# Extracted records
※ ※ ※

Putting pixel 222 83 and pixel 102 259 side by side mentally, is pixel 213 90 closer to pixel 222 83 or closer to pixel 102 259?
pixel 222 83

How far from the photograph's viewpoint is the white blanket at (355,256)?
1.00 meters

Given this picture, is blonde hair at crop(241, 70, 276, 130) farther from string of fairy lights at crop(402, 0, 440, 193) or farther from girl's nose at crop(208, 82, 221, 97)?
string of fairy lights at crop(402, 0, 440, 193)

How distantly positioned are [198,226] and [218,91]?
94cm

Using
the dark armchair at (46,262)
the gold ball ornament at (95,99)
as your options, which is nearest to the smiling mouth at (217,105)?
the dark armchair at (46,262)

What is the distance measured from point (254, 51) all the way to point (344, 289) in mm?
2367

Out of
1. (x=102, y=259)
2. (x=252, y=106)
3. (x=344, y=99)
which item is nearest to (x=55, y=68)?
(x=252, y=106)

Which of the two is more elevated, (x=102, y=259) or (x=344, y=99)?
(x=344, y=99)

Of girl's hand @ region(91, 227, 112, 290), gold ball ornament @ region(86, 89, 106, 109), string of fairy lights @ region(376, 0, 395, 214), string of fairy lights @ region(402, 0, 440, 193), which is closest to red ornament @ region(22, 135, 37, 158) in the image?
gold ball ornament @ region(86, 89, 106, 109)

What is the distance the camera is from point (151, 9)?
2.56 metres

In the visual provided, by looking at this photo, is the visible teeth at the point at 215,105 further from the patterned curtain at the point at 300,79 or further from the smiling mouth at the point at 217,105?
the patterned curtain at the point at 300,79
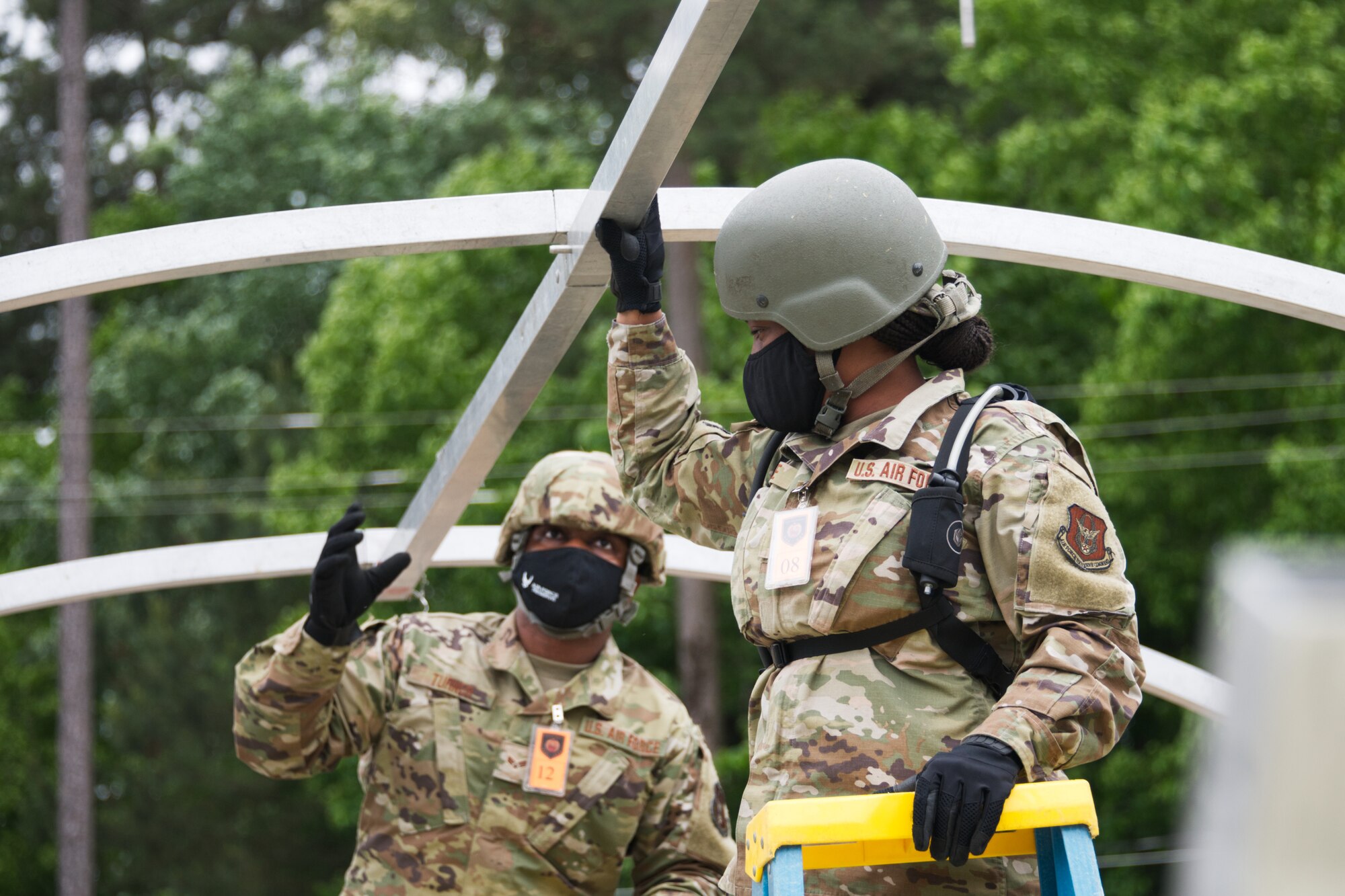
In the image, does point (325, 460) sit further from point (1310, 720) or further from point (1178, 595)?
point (1310, 720)

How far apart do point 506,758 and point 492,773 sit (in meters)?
0.06

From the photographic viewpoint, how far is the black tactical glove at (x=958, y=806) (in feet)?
8.15

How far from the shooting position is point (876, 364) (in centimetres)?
324

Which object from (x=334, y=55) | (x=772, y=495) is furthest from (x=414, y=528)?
(x=334, y=55)

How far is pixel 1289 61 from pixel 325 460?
13.2 meters

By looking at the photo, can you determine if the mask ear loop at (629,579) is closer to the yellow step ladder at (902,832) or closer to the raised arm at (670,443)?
the raised arm at (670,443)

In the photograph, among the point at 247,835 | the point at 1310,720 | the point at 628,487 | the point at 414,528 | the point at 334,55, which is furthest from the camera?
the point at 334,55

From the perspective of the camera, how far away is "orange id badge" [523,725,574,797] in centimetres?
493

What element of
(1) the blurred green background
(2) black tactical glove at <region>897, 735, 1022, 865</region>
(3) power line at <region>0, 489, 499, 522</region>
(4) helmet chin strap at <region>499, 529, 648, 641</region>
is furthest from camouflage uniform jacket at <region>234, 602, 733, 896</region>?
(3) power line at <region>0, 489, 499, 522</region>

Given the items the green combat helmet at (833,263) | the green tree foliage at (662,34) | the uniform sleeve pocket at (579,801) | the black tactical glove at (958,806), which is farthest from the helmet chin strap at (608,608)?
the green tree foliage at (662,34)

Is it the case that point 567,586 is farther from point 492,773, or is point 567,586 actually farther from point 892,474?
point 892,474

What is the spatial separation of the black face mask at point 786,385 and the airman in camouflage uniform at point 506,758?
187cm

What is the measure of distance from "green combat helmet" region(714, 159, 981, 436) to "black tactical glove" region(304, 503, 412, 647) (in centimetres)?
165

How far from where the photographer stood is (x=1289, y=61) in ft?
57.7
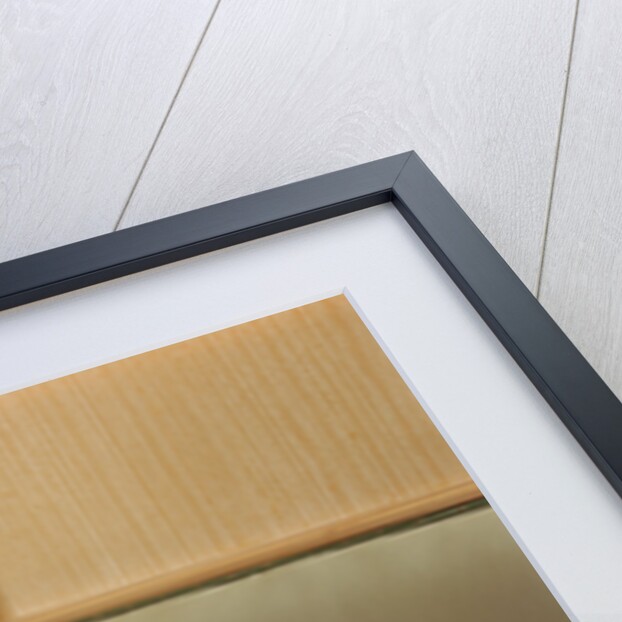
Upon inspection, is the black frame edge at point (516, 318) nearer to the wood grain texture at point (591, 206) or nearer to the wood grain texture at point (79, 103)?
the wood grain texture at point (591, 206)

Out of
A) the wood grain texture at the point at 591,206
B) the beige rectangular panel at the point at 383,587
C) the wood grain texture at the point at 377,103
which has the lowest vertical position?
the beige rectangular panel at the point at 383,587

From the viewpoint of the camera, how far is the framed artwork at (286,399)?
1.10ft

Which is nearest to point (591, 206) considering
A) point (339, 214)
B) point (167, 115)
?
point (339, 214)

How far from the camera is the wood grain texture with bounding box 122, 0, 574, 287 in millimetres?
408

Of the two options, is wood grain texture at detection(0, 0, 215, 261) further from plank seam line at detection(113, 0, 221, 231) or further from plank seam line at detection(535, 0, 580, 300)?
plank seam line at detection(535, 0, 580, 300)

※ ※ ※

# Task requirements
Reproduce every line of the records above verbatim, leaving out the pictures.

# Response for this exercise
Putting pixel 222 83 and pixel 102 259 side by side mentally, is pixel 213 90 closer to pixel 222 83 or closer to pixel 102 259?
pixel 222 83

How far from the photograph's viewpoint is the white blanket at (355,256)?
1.00 meters

Given this picture, is blonde hair at crop(241, 70, 276, 130) farther from string of fairy lights at crop(402, 0, 440, 193) or farther from girl's nose at crop(208, 82, 221, 97)?
string of fairy lights at crop(402, 0, 440, 193)

How distantly positioned are [198,226] and [218,91]?
94cm

Using
the dark armchair at (46,262)
the gold ball ornament at (95,99)
as your options, which is nearest to the smiling mouth at (217,105)?
the dark armchair at (46,262)

What is the distance measured from point (254, 51) all the way to point (344, 289) in mm?
2367

Out of
1. (x=102, y=259)
2. (x=252, y=106)
3. (x=344, y=99)
which item is nearest to (x=55, y=68)?
(x=252, y=106)

Which of the two is more elevated, (x=102, y=259) or (x=344, y=99)?
(x=344, y=99)

Of girl's hand @ region(91, 227, 112, 290), gold ball ornament @ region(86, 89, 106, 109), string of fairy lights @ region(376, 0, 395, 214), string of fairy lights @ region(402, 0, 440, 193), which is closest to red ornament @ region(22, 135, 37, 158) in the image?
gold ball ornament @ region(86, 89, 106, 109)

What is the distance the camera is from point (151, 9)?
2.56 metres

In the visual provided, by looking at this photo, is the visible teeth at the point at 215,105 further from the patterned curtain at the point at 300,79 or further from the smiling mouth at the point at 217,105?
the patterned curtain at the point at 300,79
In the image, does point (325, 460) sit further from point (1310, 720) or further from point (1178, 595)?
point (1310, 720)

How far apart do point 506,758 and point 492,773 sit (in meters)?
0.06

From the photographic viewpoint, how far is the black tactical glove at (x=958, y=806) (in feet)?
8.15

How far from the shooting position is point (876, 364) (in centimetres)?
324

Which object from (x=334, y=55) | (x=772, y=495) is furthest from (x=414, y=528)?
(x=334, y=55)

How far is pixel 1289 61 from pixel 325 460?
13.2 meters

By looking at the photo, can you determine if the mask ear loop at (629,579) is closer to the yellow step ladder at (902,832) or closer to the raised arm at (670,443)?
the raised arm at (670,443)

In the photograph, among the point at 247,835 | the point at 1310,720 | the point at 628,487 | the point at 414,528 | the point at 334,55, which is furthest from the camera?
the point at 334,55

From the perspective of the camera, how far away is "orange id badge" [523,725,574,797] in centimetres?
493

What element of
(1) the blurred green background
(2) black tactical glove at <region>897, 735, 1022, 865</region>
(3) power line at <region>0, 489, 499, 522</region>
(4) helmet chin strap at <region>499, 529, 648, 641</region>
is furthest from camouflage uniform jacket at <region>234, 602, 733, 896</region>?
(3) power line at <region>0, 489, 499, 522</region>

Given the items the green combat helmet at (833,263) | the green tree foliage at (662,34) | the uniform sleeve pocket at (579,801) | the black tactical glove at (958,806), which is farthest from the helmet chin strap at (608,608)?
the green tree foliage at (662,34)

Is it the case that point 567,586 is farther from point 492,773, or is point 567,586 actually farther from point 892,474?
point 892,474

What is the spatial separation of the black face mask at point 786,385 and the airman in camouflage uniform at point 506,758?
187cm

What is the measure of distance from "green combat helmet" region(714, 159, 981, 436) to "black tactical glove" region(304, 503, 412, 647) (in centimetres)?
165

How far from where the photographer stood is (x=1289, y=61) in ft?
57.7
Upon inspection, is the black frame edge at point (516, 318) nearer to the wood grain texture at point (591, 206) or nearer to the wood grain texture at point (79, 103)?
the wood grain texture at point (591, 206)

Out of
A) the wood grain texture at the point at 591,206
B) the beige rectangular panel at the point at 383,587
C) the wood grain texture at the point at 377,103
which has the lowest vertical position?
the beige rectangular panel at the point at 383,587

From the viewpoint of the camera, how far is the framed artwork at (286,399)?
1.10ft

Which is nearest to point (591, 206) considering
A) point (339, 214)
B) point (167, 115)
?
point (339, 214)

How far from the camera is the wood grain texture with bounding box 122, 0, 574, 287 in millimetres?
408

Of the two options, is wood grain texture at detection(0, 0, 215, 261) further from plank seam line at detection(113, 0, 221, 231) or further from plank seam line at detection(535, 0, 580, 300)?
plank seam line at detection(535, 0, 580, 300)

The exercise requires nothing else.